Defendant's evidence is not in substantial conflict with the above; in fact, Mrs. Etherton admitted most of the above facts and assigned as her reason for her attempted cancellation of the contract the fact that her attorney had told her it lacked mutuality and was invalid.

The trial court found that all of the allegations of plaintiff's petition were sustained by the evidence; that plaintiff had no adequate remedy at law; that because of unlawful cancellation of the contract by defendant plaintiff sustained damages in the amount of $10,000 from the date of such cancellation until the temporary restraining order was issued, and rendered judgment permanently enjoining and restraining defendant from breaching any of the negative covenants of the contract of July 10, 1951, from appointing any other persons or corporations except plaintiff as agents or distributors of Adalex Ointment outside the State of Oklahoma, from selling Adalex Ointment to any person except plaintiff outside the State of Oklahoma, and from stating or inferring to any third person that said contract is no longer in effect, and rendered judgment against defendant for the sum of $10,000 damages accrued to the date of the temporary injunction.

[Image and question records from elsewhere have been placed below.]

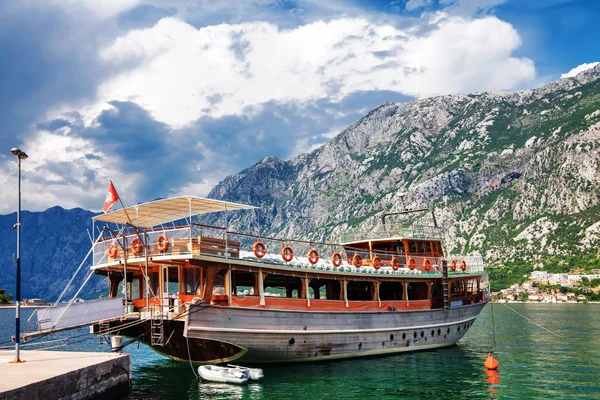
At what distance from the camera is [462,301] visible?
3241 centimetres

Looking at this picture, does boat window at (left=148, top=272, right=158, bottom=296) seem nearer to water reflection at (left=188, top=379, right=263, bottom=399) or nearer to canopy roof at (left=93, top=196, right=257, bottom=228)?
canopy roof at (left=93, top=196, right=257, bottom=228)

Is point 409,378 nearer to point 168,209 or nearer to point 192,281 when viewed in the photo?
point 192,281

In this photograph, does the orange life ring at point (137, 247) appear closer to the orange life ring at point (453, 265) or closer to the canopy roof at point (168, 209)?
the canopy roof at point (168, 209)

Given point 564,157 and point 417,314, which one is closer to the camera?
point 417,314

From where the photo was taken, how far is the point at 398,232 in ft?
102

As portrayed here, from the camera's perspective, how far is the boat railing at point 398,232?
31.0 meters

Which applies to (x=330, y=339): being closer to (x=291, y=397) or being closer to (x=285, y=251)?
(x=285, y=251)

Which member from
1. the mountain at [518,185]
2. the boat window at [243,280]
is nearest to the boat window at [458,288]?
the boat window at [243,280]

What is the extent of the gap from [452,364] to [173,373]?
43.9 feet

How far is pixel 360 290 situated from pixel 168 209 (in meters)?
12.0

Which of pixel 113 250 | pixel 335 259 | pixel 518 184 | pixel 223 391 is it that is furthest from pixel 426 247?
pixel 518 184

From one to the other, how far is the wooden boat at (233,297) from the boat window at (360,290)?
59mm

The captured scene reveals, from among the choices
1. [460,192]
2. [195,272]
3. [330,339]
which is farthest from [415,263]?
[460,192]

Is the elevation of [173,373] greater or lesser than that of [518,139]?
A: lesser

From order overruling motion for new trial defendant appeals.

Defendant first contends that the contract sued upon is void for lack of mutuality because under the contract plaintiff has the right or option to terminate and cancel at any time by giving six months' notice of such intention and defendant has no corresponding right. In connection with this argument he cites a number of Federal cases which set forth the rule that where the only consideration of a contract consists of a promise for a promise a provision in a contract allowing either party to cancel at will renders the contract void for lack of mutuality.

Lack of mutuality means lack of consideration; where there is no other consideration for a contract mutual promises must be binding on both parties to constitute *350 consideration. But where there is independent and valuable consideration for the contract so that each promise does not depend upon the other for consideration mutuality of obligation is not essential. 12 Am.Jur.Contracts page 511; York Metal & Alloys Co. v. Cyclops Steel Co., 280 Pa. 585, 124 A. 752. And where a consideration appears elsewhere in a contract the question of mutuality does not arise. Jessup & Moore Paper Co. v. Bryant Paper Co., 283 Pa. 434, 129 A. 559. An option supported by a consideration is valid notwithstanding lack of mutuality. Waters-Pierce Oil Co. v. Progressive Gin Co., 59 Okl. 262, 159 P. 349; Merchants' Life Ins. Co. v. Griswold, Tex.Civ.App., 212 S.W. 807. See also Ash v. Chas. F. Noble Oil & Gas Co., 96 Okl. 211, 223 P. 175; Leisy Brewing Co. v. Schafer, 91 Okl. 105, 216 P. 109. As shown above plaintiff, as he was required to do under the contract, purchased 10,000 jars at the time the contract was signed and continued purchasing the monthly quota called for by the contract until the contract was cancelled by defendant. He spent large sums of money in advertising and creating a market for the product. In addition as consideration for his option to cancel his contract he was required to give six months' notice during which period he had to continue to purchase the monthly quotas specified in the contract. All of these factors are sufficient to show an independent consideration and to bring this contract within the rules cited above.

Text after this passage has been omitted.